- **Action item**
The full listing, copied exactly and free of pictures, is the expected reply.

- **Available data**
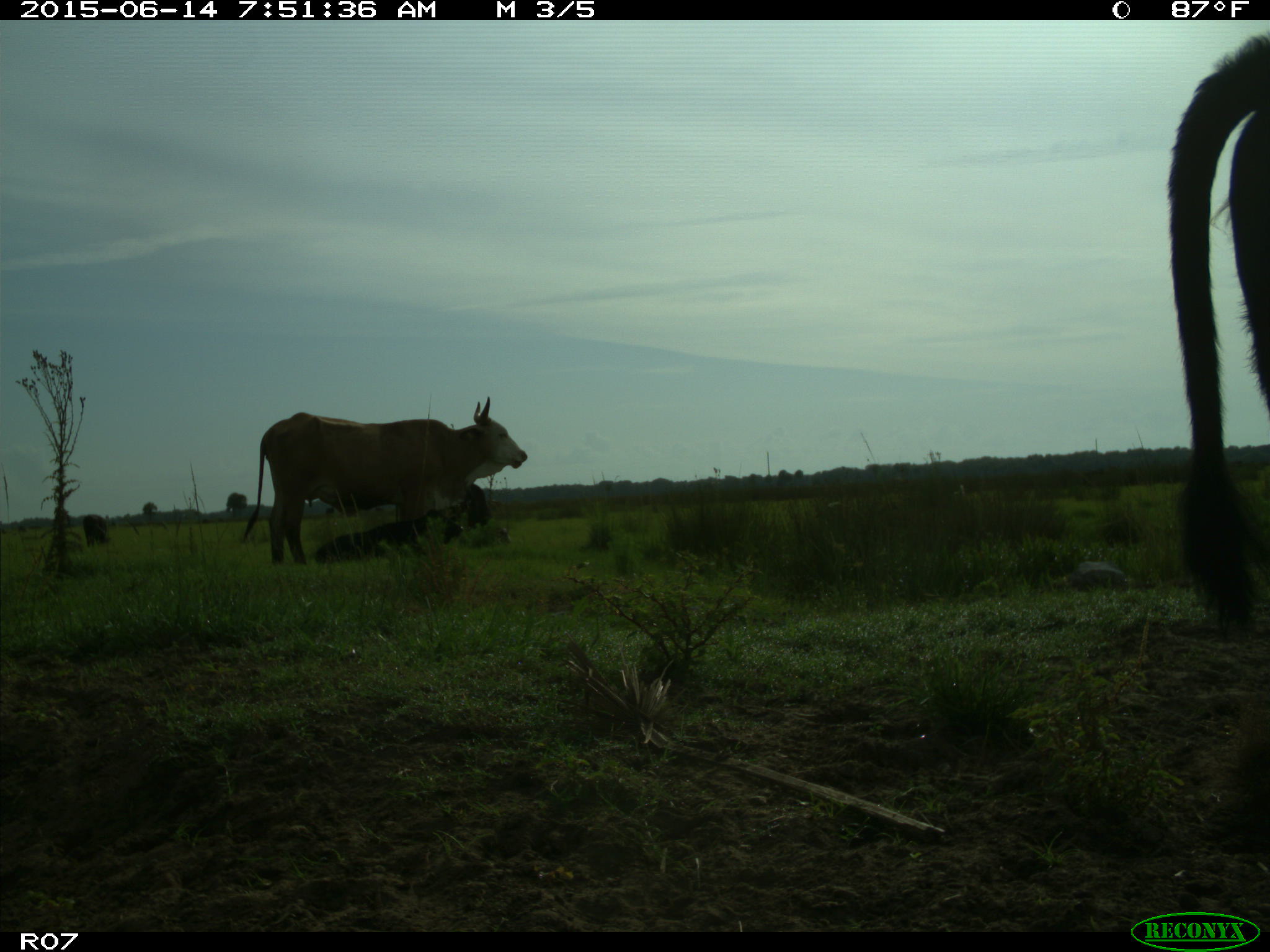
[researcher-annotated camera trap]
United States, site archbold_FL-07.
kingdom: Animalia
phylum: Chordata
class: Mammalia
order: Artiodactyla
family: Bovidae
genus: Bos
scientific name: Bos taurus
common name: domestic cow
Bos taurus (domestic cow).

- **Answer box**
[researcher-annotated camera trap]
United States, site archbold_FL-07.
kingdom: Animalia
phylum: Chordata
class: Mammalia
order: Artiodactyla
family: Bovidae
genus: Bos
scientific name: Bos taurus
common name: domestic cow
Bos taurus (domestic cow).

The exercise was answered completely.